La petite maison dans laquelle ils avaient emménagés lui faisait penser à celle de Tom Chaton, et le souvenir des livres de leur enfance mutuelle l'avait fait sourire.

Pourtant, lorsqu'il en avait fait le commentaire à Bucky, ce dernier s'était contenté d'hocher la tête d'un air convenu.

Il ne s'en rappelait probablement pas.

Steve n'en démordit pourtant. Chaque matin, il allait réveiller Bucky avec une tasse de chocolat froid, comme il en avait l'habitude lorsque son ami restait dormir autrefois. Chaque jour, il s'arrangeait pour lui parler d'un souvenir du passé. Les films qu'ils avaient été voir au cinéma ensemble, telle ou telle fille qui attirait l'attention du plus vieux à l'époque, et pour le coup, la jalousie de Steve. De temps en temps, il passait un vieux film ou une vieille musique, persuadé que ce genre d'attentions serviraient à réanimer la boule d'énergie qu'était autrefois James Buchanan Barnes.

Mais à chaque fois, la seule réponse qu'il avait, c'était ce sourire convenu, sans aucune nostalgie.

Et, tant pis pour le langage, ça faisait putain de mal.

Mais il n'en démordait pas. Chaque matin, tasse de chocolat froid. Toute la journée, il essayait de lui parler de ses souvenirs. Il avait même été chercher des prunes au marché local, Wanda lui ayant envoyé un mail en les lui conseillant, tenant de Nat' que ça pouvait aider à lutter contre la perte de mémoire.
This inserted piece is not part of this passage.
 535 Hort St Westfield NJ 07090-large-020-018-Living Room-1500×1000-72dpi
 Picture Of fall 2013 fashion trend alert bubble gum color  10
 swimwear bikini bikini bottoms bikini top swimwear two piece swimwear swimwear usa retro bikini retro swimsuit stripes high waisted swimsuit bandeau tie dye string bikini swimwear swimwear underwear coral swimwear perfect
Ça lui paraissait être une bonne idée. S'isoler, prendre son temps pour aider Bucky à retrouver la mémoire. Mais de jour en jour, même s'il refusait de le voir, sa volonté s'affaissait. Dans son esprit, la pensée qu'il ne retrouverait jamais le Bucky de son enfance s'immisçait peu à peu.

Un soir, où Bucky dormait déjà, Steve s'était glissé dans son lit, chose qu'il n'avait encore jamais osée faire. S'il ne se souvenait pas la plupart du temps de ce qui venait d'arriver quelques secondes auparavant, il ne risquait pas de se souvenir de leur relation. Il l'avait observé dormir, son visage n'avait l'air en rien reposé, ses traits étaient froncés, sa bouche tordue en sa moue désormais habituelle. Les doigts de Steve avaient rencontré quelques mèches brunes, et il avait soupiré, il avait vraiment besoin d'un shampoing. Il penserait à le lui rappeler le lendemain.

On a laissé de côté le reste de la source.